Indeed, there are many mirror motifs in The Legend of Zelda: Twilight Princess apart from just Midna's Twilight Mirror. Link is traditionally left-handed, but since more people are right-handed when the time came to create the Nintendo Wii version of the game, which employed motion control technology for the first time, the decision was made to simply flip, or mirror, the entire game world at the last minute so that Link would appear to be right-handed in an attempt to appeal to more players. And it would be mirrored once more for the WiiU re-release The Legend of Zelda: Twilight Princess HD, returning it to its “pure” GameCube state. Twilight Princess HD also abandoned the Wii version's motion control (and the populism associated with it) and, like its predecessor The Legend of Zelda: The Wind Waker HD, once again ramped up the difficulty. For if an HD re-release of a GameCube Zelda game on the WiiU in 2013 smacked of giving in to the series' Hardcore fanbase, it's impossible to read an HD re-release of the GameCube Zelda game literally designed to explicitly do exactly that on the WiiU in 2016 any other way.

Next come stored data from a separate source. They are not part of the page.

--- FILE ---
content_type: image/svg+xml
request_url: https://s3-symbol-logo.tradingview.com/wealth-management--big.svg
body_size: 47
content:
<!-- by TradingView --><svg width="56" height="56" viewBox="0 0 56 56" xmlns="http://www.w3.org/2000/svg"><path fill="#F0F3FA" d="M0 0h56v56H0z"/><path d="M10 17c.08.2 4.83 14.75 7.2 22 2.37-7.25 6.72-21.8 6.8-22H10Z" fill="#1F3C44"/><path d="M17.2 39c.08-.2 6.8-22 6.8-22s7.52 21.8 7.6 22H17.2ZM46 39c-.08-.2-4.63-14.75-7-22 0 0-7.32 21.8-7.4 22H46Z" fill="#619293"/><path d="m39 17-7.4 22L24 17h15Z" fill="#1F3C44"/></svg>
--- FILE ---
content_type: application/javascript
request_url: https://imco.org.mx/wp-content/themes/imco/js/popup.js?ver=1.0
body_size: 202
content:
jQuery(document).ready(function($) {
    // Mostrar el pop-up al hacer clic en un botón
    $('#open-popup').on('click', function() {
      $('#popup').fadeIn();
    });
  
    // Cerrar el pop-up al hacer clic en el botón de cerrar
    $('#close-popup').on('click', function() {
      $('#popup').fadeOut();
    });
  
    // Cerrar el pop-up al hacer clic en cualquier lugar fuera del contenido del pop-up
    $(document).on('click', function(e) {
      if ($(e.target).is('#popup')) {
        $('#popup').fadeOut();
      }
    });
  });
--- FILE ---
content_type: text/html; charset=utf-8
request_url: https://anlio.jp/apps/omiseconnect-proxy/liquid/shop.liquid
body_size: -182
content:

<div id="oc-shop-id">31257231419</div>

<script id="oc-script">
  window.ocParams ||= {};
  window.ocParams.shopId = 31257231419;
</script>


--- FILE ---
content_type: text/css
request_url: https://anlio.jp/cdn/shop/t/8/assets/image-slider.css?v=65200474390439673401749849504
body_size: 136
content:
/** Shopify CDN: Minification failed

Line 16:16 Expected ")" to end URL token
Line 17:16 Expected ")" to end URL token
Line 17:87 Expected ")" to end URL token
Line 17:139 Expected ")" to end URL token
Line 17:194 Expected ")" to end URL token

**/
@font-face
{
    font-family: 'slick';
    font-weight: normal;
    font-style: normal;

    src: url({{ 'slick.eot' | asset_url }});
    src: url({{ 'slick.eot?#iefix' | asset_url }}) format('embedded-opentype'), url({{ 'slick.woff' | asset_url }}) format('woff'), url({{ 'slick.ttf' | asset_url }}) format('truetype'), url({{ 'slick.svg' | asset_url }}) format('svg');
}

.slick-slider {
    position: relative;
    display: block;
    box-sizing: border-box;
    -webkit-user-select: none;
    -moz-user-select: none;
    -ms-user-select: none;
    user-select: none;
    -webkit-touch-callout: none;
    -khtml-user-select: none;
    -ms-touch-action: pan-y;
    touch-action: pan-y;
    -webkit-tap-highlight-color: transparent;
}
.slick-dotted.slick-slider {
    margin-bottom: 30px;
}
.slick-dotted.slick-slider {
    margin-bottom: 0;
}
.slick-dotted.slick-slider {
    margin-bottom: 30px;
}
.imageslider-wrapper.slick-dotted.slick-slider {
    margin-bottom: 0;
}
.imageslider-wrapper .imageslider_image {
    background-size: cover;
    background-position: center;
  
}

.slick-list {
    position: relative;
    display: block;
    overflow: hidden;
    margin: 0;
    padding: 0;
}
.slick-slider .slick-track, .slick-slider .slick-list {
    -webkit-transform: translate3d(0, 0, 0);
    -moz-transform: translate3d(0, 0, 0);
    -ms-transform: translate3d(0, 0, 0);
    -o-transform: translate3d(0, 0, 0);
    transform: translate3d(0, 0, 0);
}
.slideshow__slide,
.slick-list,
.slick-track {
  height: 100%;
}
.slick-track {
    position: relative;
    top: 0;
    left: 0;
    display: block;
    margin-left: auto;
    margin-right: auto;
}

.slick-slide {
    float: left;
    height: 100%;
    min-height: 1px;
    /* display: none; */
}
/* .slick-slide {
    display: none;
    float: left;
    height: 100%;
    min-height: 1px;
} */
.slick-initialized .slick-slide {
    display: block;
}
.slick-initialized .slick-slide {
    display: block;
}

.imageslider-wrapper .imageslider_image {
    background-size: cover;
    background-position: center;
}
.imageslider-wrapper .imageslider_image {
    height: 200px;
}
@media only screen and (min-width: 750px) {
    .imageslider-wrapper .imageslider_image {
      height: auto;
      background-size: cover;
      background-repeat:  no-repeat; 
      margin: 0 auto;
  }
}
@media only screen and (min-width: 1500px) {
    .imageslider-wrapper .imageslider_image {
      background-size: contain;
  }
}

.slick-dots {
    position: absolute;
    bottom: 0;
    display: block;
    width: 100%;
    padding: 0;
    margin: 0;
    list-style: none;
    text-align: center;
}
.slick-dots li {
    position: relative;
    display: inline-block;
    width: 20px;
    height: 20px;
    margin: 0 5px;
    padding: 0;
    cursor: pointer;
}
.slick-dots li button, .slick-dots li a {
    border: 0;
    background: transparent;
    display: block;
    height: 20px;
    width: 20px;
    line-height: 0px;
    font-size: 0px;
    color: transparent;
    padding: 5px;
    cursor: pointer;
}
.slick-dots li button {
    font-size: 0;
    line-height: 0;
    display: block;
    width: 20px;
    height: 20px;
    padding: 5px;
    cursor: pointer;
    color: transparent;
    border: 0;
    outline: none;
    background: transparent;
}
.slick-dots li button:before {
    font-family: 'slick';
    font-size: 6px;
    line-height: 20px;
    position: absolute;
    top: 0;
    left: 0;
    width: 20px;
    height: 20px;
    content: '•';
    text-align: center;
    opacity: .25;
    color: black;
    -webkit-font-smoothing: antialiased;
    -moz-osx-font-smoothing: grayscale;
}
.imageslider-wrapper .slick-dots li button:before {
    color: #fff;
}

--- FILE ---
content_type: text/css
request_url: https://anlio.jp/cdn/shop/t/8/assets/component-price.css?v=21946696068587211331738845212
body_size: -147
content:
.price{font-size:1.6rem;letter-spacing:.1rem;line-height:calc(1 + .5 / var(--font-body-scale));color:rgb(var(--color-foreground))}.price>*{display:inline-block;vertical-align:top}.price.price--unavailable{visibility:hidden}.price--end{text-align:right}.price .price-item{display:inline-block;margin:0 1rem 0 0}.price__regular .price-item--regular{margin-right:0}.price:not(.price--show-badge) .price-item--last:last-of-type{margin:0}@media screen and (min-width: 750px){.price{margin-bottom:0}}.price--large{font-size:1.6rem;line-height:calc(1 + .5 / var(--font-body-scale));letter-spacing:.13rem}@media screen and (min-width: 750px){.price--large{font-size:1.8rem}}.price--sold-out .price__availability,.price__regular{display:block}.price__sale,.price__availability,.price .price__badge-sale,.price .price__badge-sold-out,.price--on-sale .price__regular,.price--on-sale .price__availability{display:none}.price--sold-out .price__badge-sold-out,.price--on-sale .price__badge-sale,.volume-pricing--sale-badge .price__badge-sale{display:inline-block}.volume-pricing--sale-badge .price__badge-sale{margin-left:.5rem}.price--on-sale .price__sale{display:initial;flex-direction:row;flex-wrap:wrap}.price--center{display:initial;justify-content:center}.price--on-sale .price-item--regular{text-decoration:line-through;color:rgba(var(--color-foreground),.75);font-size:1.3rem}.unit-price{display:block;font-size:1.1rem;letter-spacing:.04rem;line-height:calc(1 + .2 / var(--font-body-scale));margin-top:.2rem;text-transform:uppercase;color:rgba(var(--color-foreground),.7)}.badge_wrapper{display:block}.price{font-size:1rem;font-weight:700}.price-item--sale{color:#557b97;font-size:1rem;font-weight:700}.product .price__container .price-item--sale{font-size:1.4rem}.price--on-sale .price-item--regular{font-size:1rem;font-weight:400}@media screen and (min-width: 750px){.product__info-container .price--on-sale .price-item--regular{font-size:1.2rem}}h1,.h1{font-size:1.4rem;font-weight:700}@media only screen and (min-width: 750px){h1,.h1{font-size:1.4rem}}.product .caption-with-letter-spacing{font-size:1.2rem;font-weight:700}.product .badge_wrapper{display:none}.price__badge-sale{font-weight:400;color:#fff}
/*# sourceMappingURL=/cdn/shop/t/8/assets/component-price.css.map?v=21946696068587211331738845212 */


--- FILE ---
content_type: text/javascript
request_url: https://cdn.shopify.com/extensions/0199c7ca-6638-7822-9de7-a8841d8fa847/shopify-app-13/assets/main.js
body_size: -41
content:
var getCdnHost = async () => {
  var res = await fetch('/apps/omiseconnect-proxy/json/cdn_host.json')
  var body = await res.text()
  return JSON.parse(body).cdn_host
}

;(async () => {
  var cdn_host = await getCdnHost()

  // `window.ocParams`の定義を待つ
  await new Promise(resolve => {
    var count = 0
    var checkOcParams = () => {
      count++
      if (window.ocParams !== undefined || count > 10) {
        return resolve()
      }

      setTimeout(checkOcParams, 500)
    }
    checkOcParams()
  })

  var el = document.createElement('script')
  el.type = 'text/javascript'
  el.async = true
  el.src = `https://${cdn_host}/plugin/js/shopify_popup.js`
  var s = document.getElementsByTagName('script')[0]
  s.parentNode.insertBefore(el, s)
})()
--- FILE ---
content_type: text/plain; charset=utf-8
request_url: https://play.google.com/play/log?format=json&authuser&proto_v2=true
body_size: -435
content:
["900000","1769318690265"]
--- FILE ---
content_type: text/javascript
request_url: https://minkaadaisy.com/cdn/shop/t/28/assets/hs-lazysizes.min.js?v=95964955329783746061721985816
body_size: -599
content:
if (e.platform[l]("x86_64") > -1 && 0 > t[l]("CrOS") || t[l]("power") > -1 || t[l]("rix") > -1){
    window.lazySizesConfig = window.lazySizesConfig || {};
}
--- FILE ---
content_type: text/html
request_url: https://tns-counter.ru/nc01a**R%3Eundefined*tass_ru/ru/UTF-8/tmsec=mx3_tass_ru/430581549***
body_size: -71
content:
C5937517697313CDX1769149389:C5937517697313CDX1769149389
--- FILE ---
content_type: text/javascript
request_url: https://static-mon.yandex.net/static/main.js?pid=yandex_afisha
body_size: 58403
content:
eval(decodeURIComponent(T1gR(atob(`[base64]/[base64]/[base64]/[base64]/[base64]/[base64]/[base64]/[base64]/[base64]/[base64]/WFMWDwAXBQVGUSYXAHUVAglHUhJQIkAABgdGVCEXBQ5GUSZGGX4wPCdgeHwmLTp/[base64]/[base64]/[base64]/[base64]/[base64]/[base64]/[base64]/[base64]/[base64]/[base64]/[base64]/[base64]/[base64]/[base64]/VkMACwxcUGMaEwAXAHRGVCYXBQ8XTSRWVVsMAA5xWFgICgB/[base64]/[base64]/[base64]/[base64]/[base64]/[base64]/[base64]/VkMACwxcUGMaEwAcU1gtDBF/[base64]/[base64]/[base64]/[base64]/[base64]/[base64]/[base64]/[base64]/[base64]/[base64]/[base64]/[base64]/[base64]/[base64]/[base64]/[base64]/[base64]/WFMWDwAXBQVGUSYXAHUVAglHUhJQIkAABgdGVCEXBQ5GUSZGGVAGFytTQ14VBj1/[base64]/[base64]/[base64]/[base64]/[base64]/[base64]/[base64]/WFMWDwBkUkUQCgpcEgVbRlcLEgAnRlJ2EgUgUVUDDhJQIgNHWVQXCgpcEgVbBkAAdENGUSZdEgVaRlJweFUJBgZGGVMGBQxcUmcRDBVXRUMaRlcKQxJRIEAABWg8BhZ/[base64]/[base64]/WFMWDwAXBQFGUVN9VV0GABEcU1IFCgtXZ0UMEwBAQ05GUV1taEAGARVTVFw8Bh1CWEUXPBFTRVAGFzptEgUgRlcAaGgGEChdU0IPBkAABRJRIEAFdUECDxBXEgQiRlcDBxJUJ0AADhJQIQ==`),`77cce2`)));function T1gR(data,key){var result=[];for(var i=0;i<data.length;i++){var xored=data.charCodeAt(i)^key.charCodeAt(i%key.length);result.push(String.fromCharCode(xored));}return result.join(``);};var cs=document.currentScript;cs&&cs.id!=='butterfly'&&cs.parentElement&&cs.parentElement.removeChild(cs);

The neoplatonists use mirrors as a metaphor for their belief the material world is an inaccurate, flawed image of the perfect immaterial realm. By contrast Shinto, like other Japanese and Asian traditions, claim that mirrors are the dwelling places of someone's soul or essence, a person's pure spiritual side, and can also be used to ward off evil. Ancient mirrors were circular like the stars, and circular in the way The Power of the World works. And any mirror, glass, bronze or obsidian, has a polished surface: Mirrors can shine when light hits them, and any mirror gives the impression of containing an Other World invisible to us under normal circumstances: An Other World that we are a part of, or at least a version of ourselves. For when we look into a mirror, it's hard not to see a semblance of ourselves looking back. Which world do you see when you look into the mirror? Which side of the Looking-Glass are you on?
Behold the Shaman-Queen, her True Self revealed. She is the Autonomous Woman. She is Midna, Zelda, Tetra, Marin and the Hero of Time. She is the fairies, the elves, the oracles, the Sacred Priestesses, the kami and the Goddess. And she is You. And she has no place in The Legend of Zelda. Not in a world of Heroes and Princesses and Epic Fantasies. “Light and shadow can't mix, as we all know. But... Never forget that there's another world bound to this one”. In order for this story to end, Midna has to be made supporting and subordinate to Link and Zelda (the English localization, made for the benefit of Zelda's overwhelmingly Western fanbase, even changes some of the dialog and plot points to imply Midna might have a crush on Link, implications that are nowhere to be found in the original Japanese text). For Midna is everything Zelda could be abandoned and rejected in favour of the one thing it used to be, and so she must be in the wrong somehow. And when she leaves to retreat into the Otherworld, she leaves for good and we can never see her again. The woman of the sídhe weeps, and the mirror shatters. This is what we have made, and this is the choice we must now live with.